Last school year a group of six highly-motivated City Springs students learned how to record and edit oral histories as part the East Baltimore Historical Library's
“Is Anybody Listening” East Baltimore Archiving Project.
The project, which was funded by a generous grant from the Johns Hopkins Urban Health Institute's Small Grants Program, focused on documenting the oral histories of Perkins Homes residents as they prepare for the redevelopment of Perkins Homes.
Project partners included the East Baltimore Historical Library, Baltimore Curriculum Project, City Springs Elementary/Middle School, and Dr. Graham Mooney, an Associate Professor in the Institute of the History of Medicine at The Johns Hopkins University.
Students learned how to formulate professional interview questions, conduct interviews, operate audio and video recording equipment; and edit video during an after school oral history club at City Springs. By the end of the program, the students were collaborating and teaching one other how to edit video.
The program included an orientation luncheon for students and families at the Marriott Baltimore at The Johns Hopkins Medical Campus. At the end of the school year over 40 students and family members took a field trip to Rehoboth Beach to celebrate the program's success.

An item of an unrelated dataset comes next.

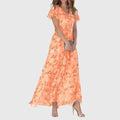 Front view of the Delphine Summer Maxi Dress Floral Print Flutter Sleeve in orange, featuring a V-neckline, flutter sleeves, floral print, tiered maxi skirt, and a flowing feminine silhouette. Designed by Bella Hudson.
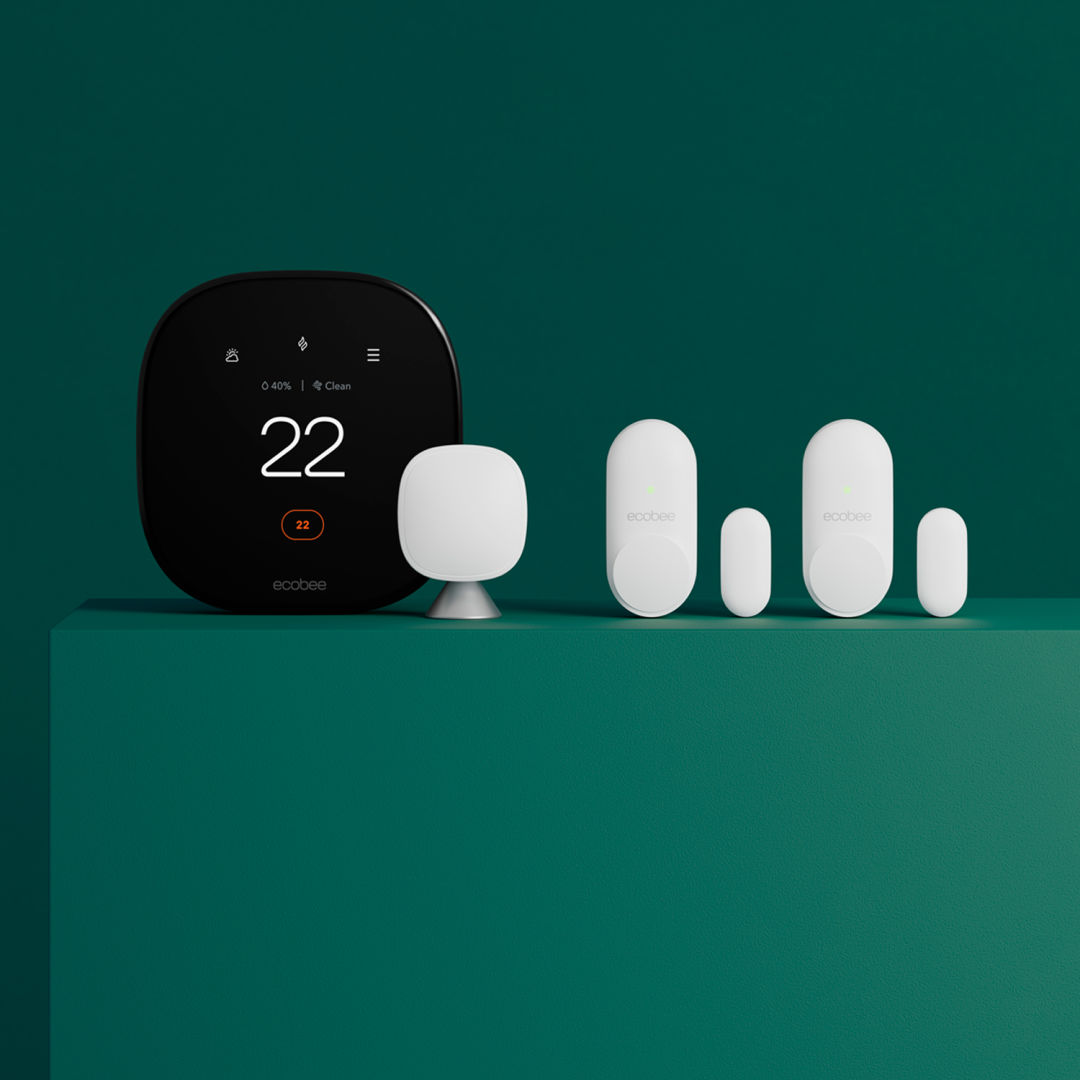 Smart Thermostat Premium, SmartSensor and a pair of Smart Sensors for doors and windows displayed on a green background.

Many of the Perkins Homes residents who were interviewed reminisced about growing up in a strong community where neighbors looked out for one another and enjoyed community celebrations.
Lucille Ball, who noted that she is not the famous comedian, has lived in Perkins for almost 60 years. She raised her children and grandchildren in Perkins and was one of the first children to attend City Springs Elementary.
"I can remember at night we used to sleep out on the step and it was just nice," said Ms. Ball. "I remember the days when we partied ... How people used to get together and say we're doing a cookout. Everybody brought something and pitched in and it turned into a regular old block party because everybody pitched in," said Ms. Ball.
Denise Street, a 47-year resident of Perkins Homes said: "It was more family-oriented back then. Everybody stuck together. You had meals together. Everything together. Everybody helped each other out ... It was beautiful. Me and Miss Theresa, my next-door neighbor, sweet as gold, God bless her soul, came down here, had a white picket fence, and you had flowers … and everybody would get together and we actually could sleep outside with our front doors open. It was warm. Families helped families."
Sharone Henderson, a Paraeducator at City Springs Elementary/Middle and a 30-year resident of Perkins Homes said: "We would use to have a lot of blackouts over there and we would always come outside at night and throw the grills out and everything. You could leave the doors open without anybody coming in and taking stuff. And when we’d have a cookout or something like that everybody was fed cause everybody was out. It was nice. We had so much fun. We would have dances over at the center for the kids. We would just have a ball."
BCP would like to thank the following people for facilitating this program: Nia Redmond, Dr. Graham Mooney, Victoria Cox, Larry Schugam, Catherine Benton-Jones, Barbara Bates-Hopkins, Rachael London, and Sarah Wallace. Special thanks to the Urban Health Institute for funding the project; City Springs Elementary/Middle for hosting the Oral History Club; and Urban Strategies for recruiting residents for the interviews and hosting the interviews.
About the Johns Hopkins Urban Health Institute's Small Grants Program
The Johns Hopkins Urban Health Institute Small Grants Program stimulates and advances community-university collaborations around research and program development. Grants are awarded to partnerships between a student or faculty member at Johns Hopkins and a Baltimore-based community organization or agency that most successfully demonstrate the potential for advancing the health and well-being of the residents of Baltimore. For more information visit:
About the East Baltimore Historical Library (EBHL)
EBHL is a community space that preserves and shares the rich history of a community that continues to rise and yield strong families and prominent individuals who have impacted the city, state, and nation. The EBHL collects memories and makes them accessible to current and future generations, and collaborates with local libraries, youth, community and arts organizations, creative artists, historians and educators to archive and continually reconstruct the history and culture of the community. The EBHL facilitates education by helping young people explore how information, art, social movement, and political issues flow throughout and within their neighborhoods and the world.